I am new to Spark, Hadoop & Scala. I have a situation where I need to read from a local directory/file from Scala/Spark, and I am facing issues. I see others have come across the same issue, but I don't see a solution though.
I am using Spark 1.6.2
My code reads like this:
def main(arg: Array[String]): Unit = {
val conf = new SparkConf().setAppName("MyAppName").setMaster("local[*]")
val sc = new SparkContext(conf)
val sqlContext = new SQLContext(sc)
val resultDf = sqlContext.read.json("/opt/app/poc/myfile.json")
}
I am getting the following error: Exception in thread "main" java.io.IOException: No input paths specified in job
Note: My application is installed and running in /opt/app/spark and I am calling it by calling /usr/bin/spark-submit --class com.mycom.TestMyApp /opt/app/spark/App.jar. I cannot move the json file inside the project jar file - the necessity is to read it from local directory.
I am not able to figure out where I am going wrong. Please help.

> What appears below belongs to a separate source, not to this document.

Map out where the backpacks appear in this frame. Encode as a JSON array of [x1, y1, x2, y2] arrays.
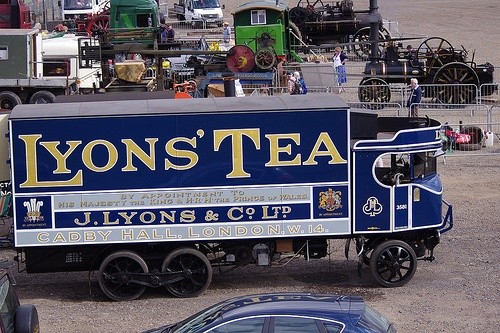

Here is part of the stacktrace:
>Exception in thread "main" java.io.IOException: No input paths specified in job
>> at org.apache.hadoop.mapred.FileInputFormat.listStatus(FileInputFormat.java:202)
>> at org.apache.hadoop.mapred.FileInputFormat.getSplits(FileInputFormat.java:315)
>> at org.apache.spark.rdd.HadoopRDD.getPartitions(HadoopRDD.scala:199)
>> at org.apache.spark.rdd.RDD$$anonfun$partitions$2.apply(RDD.scala:242)
>> at org.apache.spark.rdd.RDD$$anonfun$partitions$2.apply(RDD.scala:240)
>> at scala.Option.getOrElse(Option.scala:120)
>> at org.apache.spark.rdd.RDD.partitions(RDD.scala:240)
>> at org.apache.spark.rdd.MapPartitionsRDD.getPartitions(MapPartitionsRDD.scala:35)
>> ...
file://in starting of url